# double crotch



## legendrider (Feb 10, 2006)

can somone explain the process of double tie in with a second tail, not sure if i did it right. i throw the end of my line over the crotch and tied the split tail on the fall line going towards the ground,, however i felt that my original tie in hitch wouldnt adjust because it was now pulled out of the way and the rope to tight to adjust it. forgive my ignorance but noone climbs with a tail at my job but me.


----------



## skwerl (Feb 10, 2006)

Double crotching can be done with a second line or with the tail of your lifeline. Just use the end of your lifeline to create a second tie-in. Your two 'tails' will actually be the same rope. This can create issues if the rope is too short or if you drop limbs on to it, so you must be extra aware of your rope location and routing.


----------



## Fireaxman (Feb 10, 2006)

Legend, I've gotten where I usually just use a seperate, shorter rope for the double crotch, to avoid the problems Skwerl mentions. Dropping limbs on the loop formed by the trailing end of my lifeline was particularly what made me nervous.

When I double crotch, then, I essentially have 2 completely independant systems, with 2 tie ins on my saddle.

When you said you "... tied the split tail on the fall line going towards the ground" did that mean your second friction hitch was tied to the tail leaving your first friction hitch? Whether you use a Second (independant) line or the tail of your original climbing line, the second friction hitch needs to be tied to the line leaving the second crotch, not the line leaving the first crotch. 

"... my original tie in hitch wouldnt adjust because it was now pulled out of the way and the rope to tight to adjust it." The second friction hitch should have no impact at all on the first one.


----------



## legendrider (Feb 11, 2006)

*thanks*

I tied the second tail to the line after it came throught the second crotch and the runs to the ground. how many feet a second line do you have for your second tie in point i though of that but im trying to avoid having my groundman do any extra work usually he is under two climbers .


----------



## Stumper (Feb 11, 2006)

Legend, You really aren't making your problem clear. I think that what you have said is that you are using the tail of your line just as if you were tying in with a second rope (good) but that you then found that the hitch was difficult to operate on your first tie in because your weight was suspended between the 2 ropes and you were putting a lot of pressure on the first tie in while swinging out sideways from the 1st tie in point. ?? . If so .... While we would tend to think that our weight being shared between 2 tie-ins would mean less pressure on each that is only true if the ropes are at a fairly included angle(meaning the V of the ropes departing to there respective anchors or tie in points is about as sharp as the letter v or even narrower). As we approach weighting the midpoint of a straight line the pressures generated at the anchors gets greater-on a taut line weighting it midline may cause loads 5 times the actual weight. -You won't come close to the factor 5 loads with a double crotch scenario but 1.5 -2 times the actual load are quite easy to get. What this means is.... Your hitch was extra tight and hard to work due to a heavier than normal load on it. Ideally all of our tie in points would always be high above our work allowing easy lateral movement-unfortunately we run out of tree. Your options are A. find a hitch configuration that responds more easily to your attempts to release it under high loads but still grabs under normal loads or B. unload the hitch before feeding line ( in other words grap the ropecabove the hitch and pull your self in toward the spot you're actually trying to move away from , then release the hitch for a foot or so and repeat so that you move out in little stages. Easiest solution is probably going to come from a different hitch or dropping or ADDING a wrap to the one you use now. In the mean time just remember to take up some of the load with your muscles so that you can play with the hitch with the other hand when you get "stuck" this way.


----------



## Fireaxman (Feb 14, 2006)

*"How many feet of second line ..."*



legendrider said:


> ... how many feet a second line do you have for your second tie in point i though of that but im trying to avoid having my groundman do any extra work usually he is under two climbers .

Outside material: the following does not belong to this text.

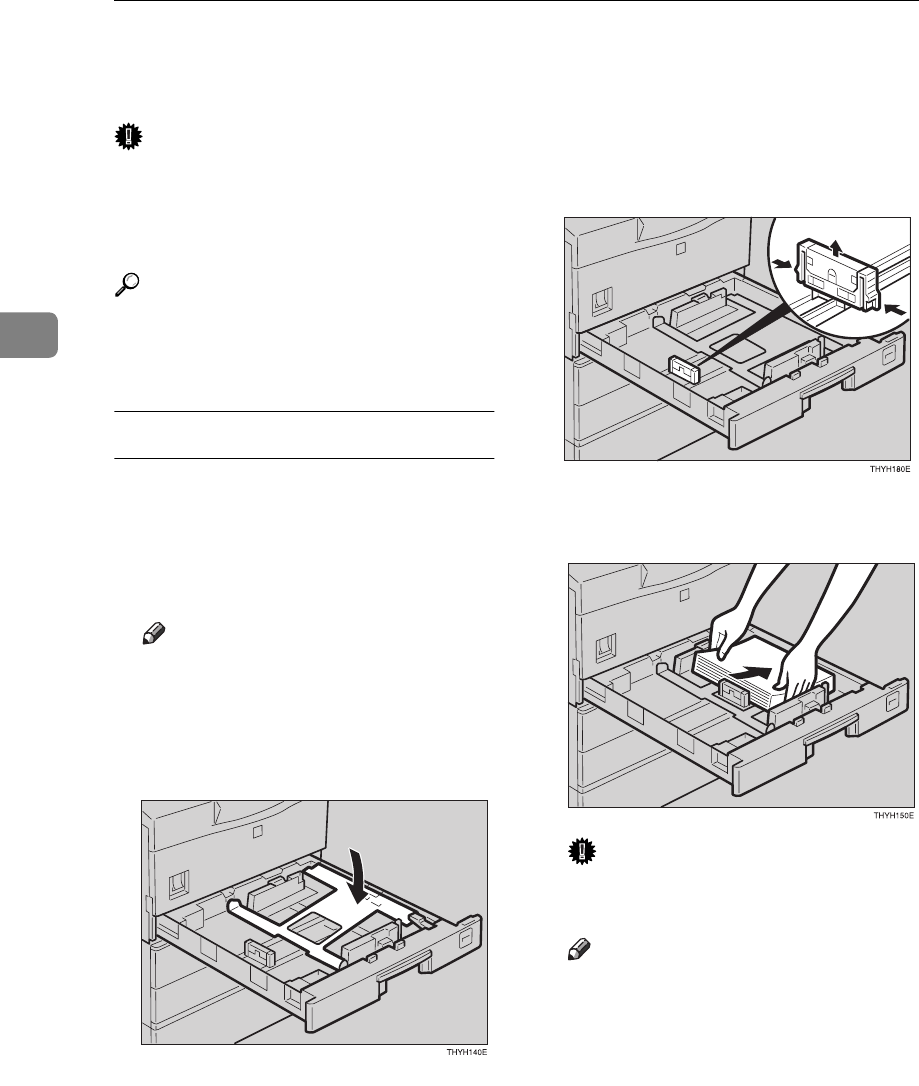 THYH180E

THYH150E

THYH140E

I work on 150 feet of Blue Streak, which usually leaves plenty of tail on the ground for my descent. I double crotch with a 25, 45, or 75 foot piece of Arborplex, whichever piece will NOT reach the ground, but will be just comfortably long enough to make the double crotch and get me back underneath the Blue Streak safely when I'm done with the double crotch. That way I don't have to worry about slack from 2 ropes piling up on the ground or getting tangled on lower branches. Your ground man will have to take care of the slack from only 1 rope, your primary climbing line. I use a Knut or VT for a friction hitch on my primary line (thanks to Skwerl, Stumper, and a few others that recently got me started with the advanced hitches) but just use a traditional bridge with a Blakes for the double crotch.


----------



## zebbydee (Sep 11, 2007)

legendrider said:


> I tied the second tail to the line *after it came throught the second crotch and the runs to the ground*. how many feet a second line do you have for your second tie in point i though of that but im trying to avoid having my groundman do any extra work usually he is under two climbers .



I know this is pretty late to post but I had a similar issue. Legend, I think you want to do this:






View attachment 56985


Instead of this:





View attachment 56986


In other words, mirror the configuration you used for your primary tie-in by pulling up the free bitter end of the line from the ground, looping it around the second crotch and attaching it to your saddle, then attaching the split tail. 

Excuse the awful drawings.:fart:


----------



## moss (Sep 12, 2007)

zebbydee said:


> Excuse the awful drawings.:fart:



The measure of a drawing or diagram is show well it communicates, in this case you did an excellent job. Or more simply said, nice work on the drawings.
-moss


----------



## Job Corps Tree (Sep 12, 2007)

Real good Drawings and great about the Dangers of droping Logs and Heavy Limbs into that Loop down below that has alway been a real problem for newer climbers to understand


----------